Action item -
Reproduce each of the following lines word for word, with no changes.
**** Task inputs ****
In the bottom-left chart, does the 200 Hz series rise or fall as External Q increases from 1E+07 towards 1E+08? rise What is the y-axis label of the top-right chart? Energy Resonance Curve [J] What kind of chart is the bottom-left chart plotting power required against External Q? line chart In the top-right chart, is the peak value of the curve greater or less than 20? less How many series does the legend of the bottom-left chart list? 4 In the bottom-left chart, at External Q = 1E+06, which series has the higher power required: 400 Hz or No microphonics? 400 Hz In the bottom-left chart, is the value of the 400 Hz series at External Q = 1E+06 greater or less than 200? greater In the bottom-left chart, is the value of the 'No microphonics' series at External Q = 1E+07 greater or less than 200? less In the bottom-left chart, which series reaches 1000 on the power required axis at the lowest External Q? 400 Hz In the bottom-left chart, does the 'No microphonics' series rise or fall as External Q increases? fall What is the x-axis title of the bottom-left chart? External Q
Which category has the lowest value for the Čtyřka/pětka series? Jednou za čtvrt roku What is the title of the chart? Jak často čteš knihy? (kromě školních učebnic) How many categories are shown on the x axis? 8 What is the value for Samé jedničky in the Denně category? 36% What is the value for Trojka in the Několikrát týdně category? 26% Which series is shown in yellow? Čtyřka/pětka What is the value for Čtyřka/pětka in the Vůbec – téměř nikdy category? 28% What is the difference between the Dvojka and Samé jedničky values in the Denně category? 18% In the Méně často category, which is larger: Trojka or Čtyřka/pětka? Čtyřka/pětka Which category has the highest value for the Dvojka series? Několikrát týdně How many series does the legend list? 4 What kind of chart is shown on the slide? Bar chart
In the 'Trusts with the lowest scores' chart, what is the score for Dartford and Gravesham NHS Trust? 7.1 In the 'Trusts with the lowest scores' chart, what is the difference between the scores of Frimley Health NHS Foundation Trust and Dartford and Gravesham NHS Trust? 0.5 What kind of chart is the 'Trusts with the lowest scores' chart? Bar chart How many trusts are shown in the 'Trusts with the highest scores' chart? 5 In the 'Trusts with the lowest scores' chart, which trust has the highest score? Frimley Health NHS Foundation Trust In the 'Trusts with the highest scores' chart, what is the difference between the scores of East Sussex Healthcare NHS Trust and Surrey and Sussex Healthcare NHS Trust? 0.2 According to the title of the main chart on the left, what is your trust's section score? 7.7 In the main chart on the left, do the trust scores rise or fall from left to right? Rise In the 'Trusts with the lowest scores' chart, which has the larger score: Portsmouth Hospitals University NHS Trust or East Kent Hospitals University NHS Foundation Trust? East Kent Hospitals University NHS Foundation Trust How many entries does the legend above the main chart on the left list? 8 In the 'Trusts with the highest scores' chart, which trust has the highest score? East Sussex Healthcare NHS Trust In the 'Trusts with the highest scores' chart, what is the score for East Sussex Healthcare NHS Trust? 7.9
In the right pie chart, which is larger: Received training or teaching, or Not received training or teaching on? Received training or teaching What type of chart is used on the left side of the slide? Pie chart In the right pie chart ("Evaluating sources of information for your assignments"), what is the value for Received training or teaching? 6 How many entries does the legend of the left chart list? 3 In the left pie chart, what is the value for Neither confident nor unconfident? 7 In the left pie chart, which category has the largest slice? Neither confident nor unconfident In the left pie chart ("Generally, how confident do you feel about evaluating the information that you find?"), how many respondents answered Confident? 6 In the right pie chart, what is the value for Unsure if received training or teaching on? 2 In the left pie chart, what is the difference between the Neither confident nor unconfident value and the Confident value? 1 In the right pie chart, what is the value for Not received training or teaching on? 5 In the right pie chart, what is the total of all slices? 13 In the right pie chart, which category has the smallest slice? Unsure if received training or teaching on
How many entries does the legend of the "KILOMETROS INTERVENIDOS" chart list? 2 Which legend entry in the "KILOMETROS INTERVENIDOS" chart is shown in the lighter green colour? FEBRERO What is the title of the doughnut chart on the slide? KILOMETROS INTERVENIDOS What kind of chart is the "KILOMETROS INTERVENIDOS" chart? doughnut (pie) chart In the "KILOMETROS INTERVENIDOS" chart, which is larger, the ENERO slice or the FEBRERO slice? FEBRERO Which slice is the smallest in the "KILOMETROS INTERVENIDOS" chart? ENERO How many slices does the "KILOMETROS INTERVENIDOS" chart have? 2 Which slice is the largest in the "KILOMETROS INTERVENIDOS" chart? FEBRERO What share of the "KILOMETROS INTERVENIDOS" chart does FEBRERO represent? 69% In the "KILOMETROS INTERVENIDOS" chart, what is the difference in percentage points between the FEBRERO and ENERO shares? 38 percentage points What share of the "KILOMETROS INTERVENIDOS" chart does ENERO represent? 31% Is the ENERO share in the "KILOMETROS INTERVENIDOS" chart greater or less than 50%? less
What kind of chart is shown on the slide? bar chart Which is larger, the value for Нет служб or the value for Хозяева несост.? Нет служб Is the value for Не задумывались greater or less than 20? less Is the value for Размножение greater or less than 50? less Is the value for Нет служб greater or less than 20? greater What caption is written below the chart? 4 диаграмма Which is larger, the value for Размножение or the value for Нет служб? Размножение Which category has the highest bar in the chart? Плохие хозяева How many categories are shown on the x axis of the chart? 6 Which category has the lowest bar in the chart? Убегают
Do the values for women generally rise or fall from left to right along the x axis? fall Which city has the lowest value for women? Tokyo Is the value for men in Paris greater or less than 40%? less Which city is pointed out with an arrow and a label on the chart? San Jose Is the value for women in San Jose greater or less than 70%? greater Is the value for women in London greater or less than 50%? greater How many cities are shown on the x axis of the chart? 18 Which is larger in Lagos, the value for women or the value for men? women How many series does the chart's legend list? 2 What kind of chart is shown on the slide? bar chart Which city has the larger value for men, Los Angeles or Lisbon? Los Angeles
****
Task output -
In the bottom-left chart, does the 200 Hz series rise or fall as External Q increases from 1E+07 towards 1E+08? rise What is the y-axis label of the top-right chart? Energy Resonance Curve [J] What kind of chart is the bottom-left chart plotting power required against External Q? line chart In the top-right chart, is the peak value of the curve greater or less than 20? less How many series does the legend of the bottom-left chart list? 4 In the bottom-left chart, at External Q = 1E+06, which series has the higher power required: 400 Hz or No microphonics? 400 Hz In the bottom-left chart, is the value of the 400 Hz series at External Q = 1E+06 greater or less than 200? greater In the bottom-left chart, is the value of the 'No microphonics' series at External Q = 1E+07 greater or less than 200? less In the bottom-left chart, which series reaches 1000 on the power required axis at the lowest External Q? 400 Hz In the bottom-left chart, does the 'No microphonics' series rise or fall as External Q increases? fall What is the x-axis title of the bottom-left chart? External Q
Which category has the lowest value for the Čtyřka/pětka series? Jednou za čtvrt roku What is the title of the chart? Jak často čteš knihy? (kromě školních učebnic) How many categories are shown on the x axis? 8 What is the value for Samé jedničky in the Denně category? 36% What is the value for Trojka in the Několikrát týdně category? 26% Which series is shown in yellow? Čtyřka/pětka What is the value for Čtyřka/pětka in the Vůbec – téměř nikdy category? 28% What is the difference between the Dvojka and Samé jedničky values in the Denně category? 18% In the Méně často category, which is larger: Trojka or Čtyřka/pětka? Čtyřka/pětka Which category has the highest value for the Dvojka series? Několikrát týdně How many series does the legend list? 4 What kind of chart is shown on the slide? Bar chart
In the 'Trusts with the lowest scores' chart, what is the score for Dartford and Gravesham NHS Trust? 7.1 In the 'Trusts with the lowest scores' chart, what is the difference between the scores of Frimley Health NHS Foundation Trust and Dartford and Gravesham NHS Trust? 0.5 What kind of chart is the 'Trusts with the lowest scores' chart? Bar chart How many trusts are shown in the 'Trusts with the highest scores' chart? 5 In the 'Trusts with the lowest scores' chart, which trust has the highest score? Frimley Health NHS Foundation Trust In the 'Trusts with the highest scores' chart, what is the difference between the scores of East Sussex Healthcare NHS Trust and Surrey and Sussex Healthcare NHS Trust? 0.2 According to the title of the main chart on the left, what is your trust's section score? 7.7 In the main chart on the left, do the trust scores rise or fall from left to right? Rise In the 'Trusts with the lowest scores' chart, which has the larger score: Portsmouth Hospitals University NHS Trust or East Kent Hospitals University NHS Foundation Trust? East Kent Hospitals University NHS Foundation Trust How many entries does the legend above the main chart on the left list? 8 In the 'Trusts with the highest scores' chart, which trust has the highest score? East Sussex Healthcare NHS Trust In the 'Trusts with the highest scores' chart, what is the score for East Sussex Healthcare NHS Trust? 7.9
In the right pie chart, which is larger: Received training or teaching, or Not received training or teaching on? Received training or teaching What type of chart is used on the left side of the slide? Pie chart In the right pie chart ("Evaluating sources of information for your assignments"), what is the value for Received training or teaching? 6 How many entries does the legend of the left chart list? 3 In the left pie chart, what is the value for Neither confident nor unconfident? 7 In the left pie chart, which category has the largest slice? Neither confident nor unconfident In the left pie chart ("Generally, how confident do you feel about evaluating the information that you find?"), how many respondents answered Confident? 6 In the right pie chart, what is the value for Unsure if received training or teaching on? 2 In the left pie chart, what is the difference between the Neither confident nor unconfident value and the Confident value? 1 In the right pie chart, what is the value for Not received training or teaching on? 5 In the right pie chart, what is the total of all slices? 13 In the right pie chart, which category has the smallest slice? Unsure if received training or teaching on
How many entries does the legend of the "KILOMETROS INTERVENIDOS" chart list? 2 Which legend entry in the "KILOMETROS INTERVENIDOS" chart is shown in the lighter green colour? FEBRERO What is the title of the doughnut chart on the slide? KILOMETROS INTERVENIDOS What kind of chart is the "KILOMETROS INTERVENIDOS" chart? doughnut (pie) chart In the "KILOMETROS INTERVENIDOS" chart, which is larger, the ENERO slice or the FEBRERO slice? FEBRERO Which slice is the smallest in the "KILOMETROS INTERVENIDOS" chart? ENERO How many slices does the "KILOMETROS INTERVENIDOS" chart have? 2 Which slice is the largest in the "KILOMETROS INTERVENIDOS" chart? FEBRERO What share of the "KILOMETROS INTERVENIDOS" chart does FEBRERO represent? 69% In the "KILOMETROS INTERVENIDOS" chart, what is the difference in percentage points between the FEBRERO and ENERO shares? 38 percentage points What share of the "KILOMETROS INTERVENIDOS" chart does ENERO represent? 31% Is the ENERO share in the "KILOMETROS INTERVENIDOS" chart greater or less than 50%? less
What kind of chart is shown on the slide? bar chart Which is larger, the value for Нет служб or the value for Хозяева несост.? Нет служб Is the value for Не задумывались greater or less than 20? less Is the value for Размножение greater or less than 50? less Is the value for Нет служб greater or less than 20? greater What caption is written below the chart? 4 диаграмма Which is larger, the value for Размножение or the value for Нет служб? Размножение Which category has the highest bar in the chart? Плохие хозяева How many categories are shown on the x axis of the chart? 6 Which category has the lowest bar in the chart? Убегают
Do the values for women generally rise or fall from left to right along the x axis? fall Which city has the lowest value for women? Tokyo Is the value for men in Paris greater or less than 40%? less Which city is pointed out with an arrow and a label on the chart? San Jose Is the value for women in San Jose greater or less than 70%? greater Is the value for women in London greater or less than 50%? greater How many cities are shown on the x axis of the chart? 18 Which is larger in Lagos, the value for women or the value for men? women How many series does the chart's legend list? 2 What kind of chart is shown on the slide? bar chart Which city has the larger value for men, Los Angeles or Lisbon? Los Angeles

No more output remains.